J
|
in, Setan, Iblis, Hantu, Jurig, Genderewo, Dedemit dan cs-cs-nya adalah
sederet nama-nama yang melekat dalam pikiran kita sebagai makhluk halus, gaib,
astral, metafisik dan khayali. Tak sedikit Kita merasa takut pada sesuatu yang
berlabelkan “Jurig.” Hingga akhirnya menjadi inggis bila pergi ke WC,
melewati kuburan, dan berjalan di tempat sepi nan gelap. Berbagai tayangan di tipi
telah berhasil mencekoki pemahaman Kita, memerkosa akal pikiran kita, dan
merenggut “keperawanan” mindset otak Kita. Betapa tidak, mungkin hanya
satu-satunya di Indonesia saja setan itu dikejar-kejar, ditangkap bahkan
di-kepo-in sedemikian rupa. Ditanya siapa namanya, di mana asalnya, matinya di
mana, apa penyebabnya, dan kapan terjadinya. Mungkin di lain kesempatan si
setan itu akan di-kepo-in hingga ke urusan pribadinya, sudah pernah pacaran
atau belum, punya mantan berapa, sekarang sedang sendiri atau engga, dan kapan
mau move on. Okeh, hello, loe pasti illfeel dengernya,
hanya satu-satunya di Indonesia saja setan itu curhat dan narsis di tipi.
Sesuatu yang bersifat
metafisik adalah sesuatu yang sangat senang digandrungi oleh semua kalangan,
baik itu anak-anak sampai dewasa, laki-laki maupun perempuan. Bagi yang masih
ingat mungkin tayangan tentang pemburu “Uka-uka” pasti akan tertawa
ketika melihat ada seorang pemburu yang menangkap setan dan lalu memasukkan
setan tersebut ke dalam botol marjan. Kenapa ga sekalian aja si setan
dimasukkan juga ke dalam kaleng Kong Ghuan? Biar nanti sama-sama bisa dinikmati
di hari kemenangan.
Sudahlah. Tak akan ada
habisnya membahas tentang hal-hal yang berbau khayali, metafisik dan tidak
dapat terindra oleh kita. Yang jelas, segala sesuatu yang bersifat gaib itu
pada hakekatnya adalah rahasia yang sengaja disembunyikan oleh Allah.
عَالِمُ
الْغَيْبِ فَلا يُظْهِرُ عَلَى غَيْبِهِ أَحَدًاإِلا مَنِ ارْتَضَى مِنْ رَسُولٍ
فَإِنَّهُ يَسْلُكُ مِنْ بَيْنِ يَدَيْهِ وَمِنْ خَلْفِهِ رَصَدًا
Yang
Mengetahui yang gaib, maka Dia tidak memperlihatkan kepada seorang pun tentang
yang gaib itu. Kecuali kepada rasul yang diridai-Nya, maka
sesungguhnya Dia mengadakan penjaga-penjaga (malaikat) di muka dan di
belakangnya. [Q.S. al-Jinn : 27-28].
Dari sekian nama-nama
jurig yang menjadi nominasi dalam pembahasan kali ini, ada satu nama yang terpilih,
yaitu; Jin. Berbicara mengenai Jin, kiranya kurang afdhal bila tidak dibahas
dan ditinjau dari aspek etimologis definitif-nya terlebih dahulu.

----

## Tujuan a
Tolong salin ulang semua baris daftar di bawah ini tanpa mengubah apa pun.

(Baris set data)
----

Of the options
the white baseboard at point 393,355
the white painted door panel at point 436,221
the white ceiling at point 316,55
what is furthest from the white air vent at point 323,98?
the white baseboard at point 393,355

----

## Tujuan b
Jawab pertanyaan berikut berdasarkan artikel di atas.
(i) Ke dalam apa pemburu dalam tayangan "Uka-uka" memasukkan setan yang ditangkapnya?
(ii) Surat dan ayat mana yang dikutip dalam artikel?
(iii) Nama apa yang terpilih dari sekian nama jurig untuk dibahas?

## Hasil a
Of the options
the white baseboard at point 393,355
the white painted door panel at point 436,221
the white ceiling at point 316,55
what is furthest from the white air vent at point 323,98?
the white baseboard at point 393,355

## Hasil b
(i) Ke dalam botol marjan.
(ii) Q.S. al-Jinn ayat 27-28.
(iii) Jin.